From the tissues of the kidneys and the liver, histological sections were made to confirm the hematological and biochemical data. For all extracts, histological sections of the organs of the treated rats showed no structural abnormality compared to the controls. Figure 5 shows liver histology of Cajanus cajan-treated rats (Figure 5(b)) and control rats (Figure 5(a)). The liver parenchyma of treated rats (Figure 5(b)) has a typical appearance as observed in control rats (Figure 5(a)). The hepatocytes (arrows) have a normal appearance and are arranged in cords separated by the sinusoids (S). The sinusoids flow into the centrilobular vein (V). Figure 6 shows the liver histology of rats treated with Cajanus cajan (Figure 6(b)) and control rats (Figure 6(a)). The renal parenchyma of treated rats (Figure 6(b)) has the typical architecture observed in control rats (Figure 6(a)). The glomeruli (G), the proximal tubes (TP), the distal tubes (TD), and the collecting ducts (CC) are clearly identifiable. The extract therefore has no effect on renal structures. The same result was observed for all extracts.

(a)

(b)

(a)

(b)

3.1.2. Heavy Metals Content of the Extracts

Table 5 shows the heavy metal content of the extracts (mg/mg) and the standard tolerated values (mg/mg) by the WHO and the FDA (Food and Drug Administration) [10]. For each chemical element, the best wavelength was chosen. This is Al396.153; Cd228.802; Cr205.56; Cu 327,393; Fe238.204; Pb₂20.353; Zn213.857; Se196.026; As188.979; Mn257.610.

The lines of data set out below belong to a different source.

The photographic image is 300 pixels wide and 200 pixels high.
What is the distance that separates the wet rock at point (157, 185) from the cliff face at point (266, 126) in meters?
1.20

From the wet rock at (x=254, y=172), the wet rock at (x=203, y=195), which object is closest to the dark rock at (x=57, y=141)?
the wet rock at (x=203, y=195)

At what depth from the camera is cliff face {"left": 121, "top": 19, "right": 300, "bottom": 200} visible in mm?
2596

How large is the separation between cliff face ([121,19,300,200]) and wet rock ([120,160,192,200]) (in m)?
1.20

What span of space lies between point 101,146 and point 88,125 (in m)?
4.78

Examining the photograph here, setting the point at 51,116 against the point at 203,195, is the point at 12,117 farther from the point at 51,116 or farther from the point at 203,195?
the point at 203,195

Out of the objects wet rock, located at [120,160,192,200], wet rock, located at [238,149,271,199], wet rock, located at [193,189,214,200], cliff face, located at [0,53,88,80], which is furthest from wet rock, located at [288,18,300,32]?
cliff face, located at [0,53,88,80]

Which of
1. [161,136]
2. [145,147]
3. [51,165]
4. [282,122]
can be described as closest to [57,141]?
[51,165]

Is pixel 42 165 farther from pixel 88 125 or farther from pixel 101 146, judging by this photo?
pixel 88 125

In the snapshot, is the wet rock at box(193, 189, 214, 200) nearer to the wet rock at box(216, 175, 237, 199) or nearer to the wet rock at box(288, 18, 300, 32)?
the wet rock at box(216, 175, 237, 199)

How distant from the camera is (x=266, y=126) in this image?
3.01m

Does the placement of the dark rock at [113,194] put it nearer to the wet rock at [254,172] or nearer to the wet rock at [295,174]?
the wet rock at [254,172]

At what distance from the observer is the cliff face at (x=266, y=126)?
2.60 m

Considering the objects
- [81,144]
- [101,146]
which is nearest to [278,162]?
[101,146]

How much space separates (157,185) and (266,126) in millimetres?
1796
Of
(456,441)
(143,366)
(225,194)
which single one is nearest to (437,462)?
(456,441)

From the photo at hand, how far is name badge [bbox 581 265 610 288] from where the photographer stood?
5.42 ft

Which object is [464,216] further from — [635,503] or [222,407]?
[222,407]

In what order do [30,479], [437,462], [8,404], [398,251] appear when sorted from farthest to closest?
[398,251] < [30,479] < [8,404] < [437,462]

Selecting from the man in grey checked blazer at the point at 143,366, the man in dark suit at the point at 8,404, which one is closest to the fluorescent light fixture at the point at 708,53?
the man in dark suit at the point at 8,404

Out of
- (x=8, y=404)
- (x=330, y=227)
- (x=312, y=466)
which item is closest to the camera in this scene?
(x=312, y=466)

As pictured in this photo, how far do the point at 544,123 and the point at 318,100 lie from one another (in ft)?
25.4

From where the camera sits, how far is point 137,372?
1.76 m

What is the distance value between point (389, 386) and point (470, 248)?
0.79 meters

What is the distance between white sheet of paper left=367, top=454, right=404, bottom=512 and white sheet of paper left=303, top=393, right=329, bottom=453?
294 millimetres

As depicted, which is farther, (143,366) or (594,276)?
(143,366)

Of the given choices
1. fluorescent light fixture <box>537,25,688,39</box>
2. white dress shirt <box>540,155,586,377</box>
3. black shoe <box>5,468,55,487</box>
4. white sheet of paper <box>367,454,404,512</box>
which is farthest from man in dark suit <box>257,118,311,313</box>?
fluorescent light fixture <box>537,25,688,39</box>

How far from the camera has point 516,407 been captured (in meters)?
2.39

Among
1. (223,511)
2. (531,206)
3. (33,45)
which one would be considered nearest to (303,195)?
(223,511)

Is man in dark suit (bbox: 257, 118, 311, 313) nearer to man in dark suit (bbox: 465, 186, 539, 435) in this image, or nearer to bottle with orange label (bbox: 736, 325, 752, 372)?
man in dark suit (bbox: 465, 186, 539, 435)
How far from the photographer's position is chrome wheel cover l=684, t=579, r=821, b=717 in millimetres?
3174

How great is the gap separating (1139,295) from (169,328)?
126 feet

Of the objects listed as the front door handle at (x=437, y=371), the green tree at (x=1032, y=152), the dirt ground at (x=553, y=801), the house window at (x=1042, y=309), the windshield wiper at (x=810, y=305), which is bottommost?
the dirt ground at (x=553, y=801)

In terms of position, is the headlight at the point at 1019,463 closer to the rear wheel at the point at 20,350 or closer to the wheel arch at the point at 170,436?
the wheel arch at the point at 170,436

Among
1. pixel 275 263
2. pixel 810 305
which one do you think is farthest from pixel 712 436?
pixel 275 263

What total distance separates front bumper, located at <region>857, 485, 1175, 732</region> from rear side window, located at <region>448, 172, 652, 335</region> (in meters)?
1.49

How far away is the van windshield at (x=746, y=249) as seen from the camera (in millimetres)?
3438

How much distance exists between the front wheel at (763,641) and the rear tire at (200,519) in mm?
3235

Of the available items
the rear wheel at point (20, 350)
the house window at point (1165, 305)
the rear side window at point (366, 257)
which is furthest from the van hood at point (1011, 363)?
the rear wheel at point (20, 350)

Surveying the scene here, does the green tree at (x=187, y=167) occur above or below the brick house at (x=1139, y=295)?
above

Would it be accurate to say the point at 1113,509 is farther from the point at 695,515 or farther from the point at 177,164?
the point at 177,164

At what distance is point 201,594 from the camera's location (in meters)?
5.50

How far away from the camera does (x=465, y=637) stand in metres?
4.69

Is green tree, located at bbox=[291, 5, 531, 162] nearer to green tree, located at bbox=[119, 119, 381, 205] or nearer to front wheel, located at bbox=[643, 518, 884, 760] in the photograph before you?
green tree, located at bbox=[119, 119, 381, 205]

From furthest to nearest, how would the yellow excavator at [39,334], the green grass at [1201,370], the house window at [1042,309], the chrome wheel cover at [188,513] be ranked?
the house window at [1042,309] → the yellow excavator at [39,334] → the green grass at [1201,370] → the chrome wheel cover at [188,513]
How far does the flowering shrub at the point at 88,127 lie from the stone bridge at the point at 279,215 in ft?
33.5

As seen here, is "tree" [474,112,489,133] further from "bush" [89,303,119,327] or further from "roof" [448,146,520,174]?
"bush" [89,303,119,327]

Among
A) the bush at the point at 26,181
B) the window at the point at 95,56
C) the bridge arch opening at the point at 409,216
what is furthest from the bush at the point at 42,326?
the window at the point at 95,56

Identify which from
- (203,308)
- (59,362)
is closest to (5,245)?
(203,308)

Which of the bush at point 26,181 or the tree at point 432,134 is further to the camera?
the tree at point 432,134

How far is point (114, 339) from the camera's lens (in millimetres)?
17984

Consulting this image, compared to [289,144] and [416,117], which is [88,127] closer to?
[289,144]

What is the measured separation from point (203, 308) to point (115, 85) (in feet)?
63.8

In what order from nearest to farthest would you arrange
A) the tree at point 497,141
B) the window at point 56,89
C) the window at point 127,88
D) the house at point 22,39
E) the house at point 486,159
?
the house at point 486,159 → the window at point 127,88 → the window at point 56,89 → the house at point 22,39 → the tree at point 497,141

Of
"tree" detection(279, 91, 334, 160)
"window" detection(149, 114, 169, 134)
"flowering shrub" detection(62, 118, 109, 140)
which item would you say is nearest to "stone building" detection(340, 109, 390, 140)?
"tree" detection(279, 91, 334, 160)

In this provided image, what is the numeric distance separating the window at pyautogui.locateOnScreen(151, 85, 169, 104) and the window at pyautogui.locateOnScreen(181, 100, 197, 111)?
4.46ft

For the measured contents, the negative values are indicated as “under detection level (UDL)”. In fact, the measuring instrument cannot measure a concentration lower than 0.001 mg/L. In general, the extracts have a variable content of heavy metals. The aluminum and chromium content detected in all extracts is above the average value tolerated by WHO and FDA. For cadmium (Cd), only P. guajava root extracts, Uvaria chamae leaf extracts, and ethanolic leaf extracts of Phyllanthus amarus have a level above the tolerated value. With respect to copper, except for aqueous extracts of leaves and root extracts of Psidium guajava, heavy metal was not detected in any extract, which meets WHO standards. With regard to iron (Fe), six of the extracts have a content above the tolerated value. These are leaf extracts of Vernonia amygdalina, ethanolic extracts of Psidium guajava leaves, aqueous extracts of U. chamae root, and aqueous extracts of leaves of Phyllanthus amarus. For lead, the aqueous extracts of Lantana camara leaves, the ethanolic extracts of P. guajava leaves, and the aqueous extracts of Vernonia amygdalina leaves have a content above the tolerated limit. As regards zinc, except the ethanolic extracts of U. chamae roots for which the metal has not been detected, all the extracts have a content above the tolerated limit. For selenium, except aqueous extracts of Phyllanthus amarus leaves, Lantana camara, and ethanolic extracts of Cajanus cajan leaves, the metal was not detected in any extract. Arsenic was not detected in any of the extracts, which is in line with WHO standards. Only leaf extracts of Cajanus cajan, Vernonia amygdalina, and Psidium guajava, ethanolic root extracts of Psidium guajava and Uvaria chamae, and ethanolic extracts of Phyllanthus amarus leaves comply with WHO/FDA standards for manganese.

3.2. Discussion

This study aimed at the toxicological characterization of the extracts of six medicinal plants used in the traditional treatment of salmonellosis in Benin.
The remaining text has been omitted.